* DOCUMENT TEXT
[Start of Attachment]
James Platt | 01 June 2020

As high performance sport begins a phased return to training, the English Institute of Sport (EIS) is supporting sports to help athletes manage a unique psychological transition.

Three EIS teams – Psychology, Performance Lifestyle and Mental Health – have combined to produce a document entitled ‘Psycho-Social Considerations of Phased Return’. The document offers a framework of response to crisis used by the NHS, and practical ways athletes and staff can manage adjustment to unprecedented circumstances.

Kate Hays, EIS Head of Psychology,  says:

“The government guidelines on phased return to training are clear around what needs to happen operationally. Return to training is also a psychological process, and people are moving through a context they, and no-one else, have experienced before.

“Everyone’s responses to lockdown have been unique and you might have people returning to training on the back of ten positive weeks, or ten difficult weeks.

“How successfully they’re able to transition back into those circumstances depends on how they’ve processed things and the support they get on their return.

“The document we’ve produced is based on hundreds of check-ins we’ve had with athletes across the high performance system and other people we support.”

The document highlights ‘accessing, affirming and reconnecting’ as the high performance system’s key needs at this stage – with ‘restoration’ the overall goal of all activity.
[End of Attachment]
(Collected data)
[Start of Attachment]
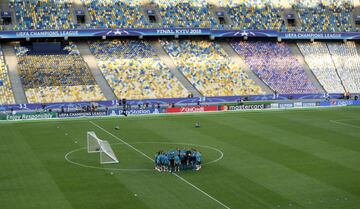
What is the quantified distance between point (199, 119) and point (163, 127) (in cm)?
667

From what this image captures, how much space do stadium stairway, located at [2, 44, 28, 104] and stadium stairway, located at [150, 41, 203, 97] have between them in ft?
62.7

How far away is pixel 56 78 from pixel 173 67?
15.7 meters

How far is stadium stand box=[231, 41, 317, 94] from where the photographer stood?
83.6 m

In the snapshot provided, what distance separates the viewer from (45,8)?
81.6 m

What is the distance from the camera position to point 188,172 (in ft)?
124

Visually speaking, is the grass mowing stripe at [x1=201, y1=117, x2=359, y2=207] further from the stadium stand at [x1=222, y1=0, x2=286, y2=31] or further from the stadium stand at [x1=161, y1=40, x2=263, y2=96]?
the stadium stand at [x1=222, y1=0, x2=286, y2=31]

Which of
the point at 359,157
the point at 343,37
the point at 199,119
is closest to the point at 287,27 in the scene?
the point at 343,37

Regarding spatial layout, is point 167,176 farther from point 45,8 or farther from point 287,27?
point 287,27

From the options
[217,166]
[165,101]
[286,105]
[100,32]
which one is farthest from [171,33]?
[217,166]

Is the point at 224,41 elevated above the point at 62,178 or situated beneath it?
elevated above

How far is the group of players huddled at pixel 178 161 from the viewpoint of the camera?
37.9 metres

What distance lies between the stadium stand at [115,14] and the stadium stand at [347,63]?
2916 cm

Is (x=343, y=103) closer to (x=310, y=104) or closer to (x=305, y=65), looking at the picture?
(x=310, y=104)

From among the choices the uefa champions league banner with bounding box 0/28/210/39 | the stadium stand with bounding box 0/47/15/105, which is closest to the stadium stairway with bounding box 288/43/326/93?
the uefa champions league banner with bounding box 0/28/210/39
[End of Attachment]
* REQUIREMENT
Continue the article about athletes' psychological return to training from its last paragraph.

* WRITTEN ANSWER
The process of athletes ‘opting in’ to return to training is also qualified as an ongoing process with changing environmental and personal circumstances requiring constant re-evaluation. The NHS model of response to crisis was introduced to the group by clinical psychologist Dr Amanda Gatherer, a member of the EIS Mental Health Expert Panel.

Kate has been joined by Mental Health Manager Sam Cumming and Head of Performance Lifestyle Jo Harrison in leading their respective teams on the project, and a genuinely collaborative approach to meeting the needs of the high performance system posed by the COVID-19 pandemic has been the foundation.

“When lockdown was first called, all of us felt it was an unprecedented situation that nobody had any experience of,” Kate adds.

“The really great thing is that everybody came together. Initially, the Psychology, Mental Health and Performance Lifestyle teams combined to offer all athletes from every single Olympic and Paralympic programme a one-to-one check-in on how they were experiencing lockdown.

“Once conversations turned to phased return, we were already in close contact, so we had a good sense of what was going on in the system and we could move forward.

“The three teams came together naturally.”